その道中、勇者一行はとある人物に会うため『魔術ギルド』へと寄り道をしていた。
「ーー先生が、死んだ?」
その報告を聞き取った、本を大切そうに抱き抱える茶髪の眼鏡をかけた幼い少女が困惑した様子で、確認するため苦の表情を浮かべる勇者ルークに再び聞いてみせた。
「ああ、洞窟で偶然ドラゴンと遭遇しちまってさぁ。
あいつ、呪いで本来の魔力を使えなくなっちまったんだろう? そのせいかなのかは知らねぇけど、アイツ……急に発狂しだして俺たちを見捨てるように敵前逃亡したんだよ」
「……は?」
「逃げるなって注意したけどさ、アイツ聞く耳持たなくて。そのまま、ドラゴンに背中を向けて……死んじまった」
まるで真実かのように語るルークは、いかに自分らが哀れなのを出張する。
アルフォンスが愚かにも敵前逃亡をし、そのせいでドラゴンに喰われてしまった。
仲間の死を前に硬直した自分らは、全力を振り絞ってドラゴンに立ち向かうも返り討ちにあってアルフォンスの死体を置いて、洞窟から脱出した。
「アイツは最後まで臆病だったよ……だけど」
肩を小さく震わせ、両目を片腕で隠すように覆うルーク。
「アイツを救えなかった俺たちにも……非が大いにある。すまねぇ、ルージュ」
ルークは奥歯を噛み締めながら、感情を押し殺す。
それは悲しいからではない、悔やんでいるからでもない。
自分の行動に何一つの後悔も湧かず、それよりもアルフォンスを囮にしたことに対して記憶が蘇ってしまい、彼は必死に堪えていたのだ。
今にでも爆発しそうな、嘲笑いを。
「なぁ、ユキハラ、エリス」
ルークは平然と腕を組むエリス、刀をずっと弄っているユキハラの方へとふり返り聞いた。
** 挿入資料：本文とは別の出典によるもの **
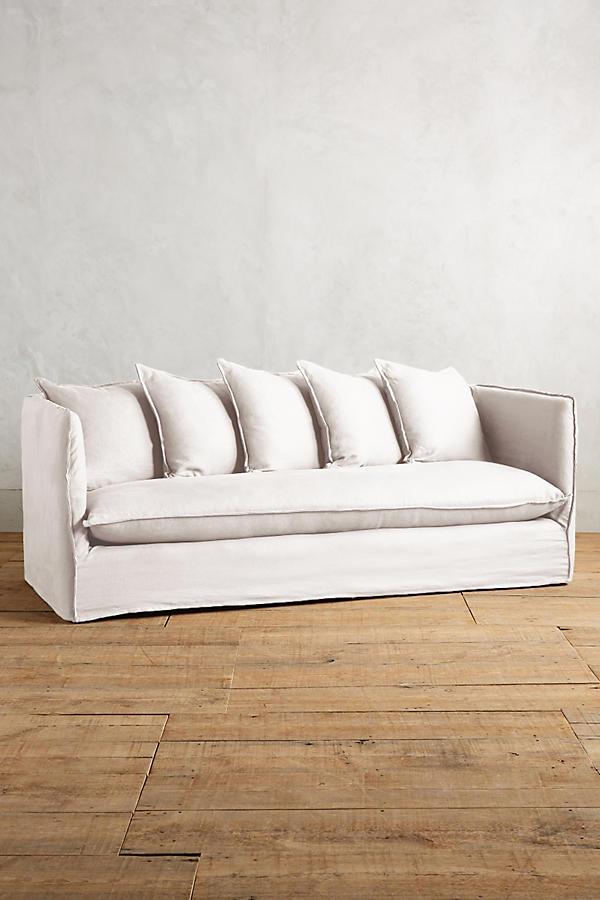 white-antro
二人にとってはあまりにも興味がない話だったため、ルークの呼びかけに遅れて応じてしまう。
「あ、え……えぇ、そうだわ。カナシイわねぇ~」
「ルーク殿の言うとおり、たとえ無力に等しく落ちぶれたアルフォンスであろうと守りきれなかった我々にも非がある。申し訳ない」
と言いながらも、無責任な雰囲気が全く隠しきれていなかった。
テーブルに座っているアルフォンスの弟子である魔術見習いのルージュにすら、目を合わせようとしない。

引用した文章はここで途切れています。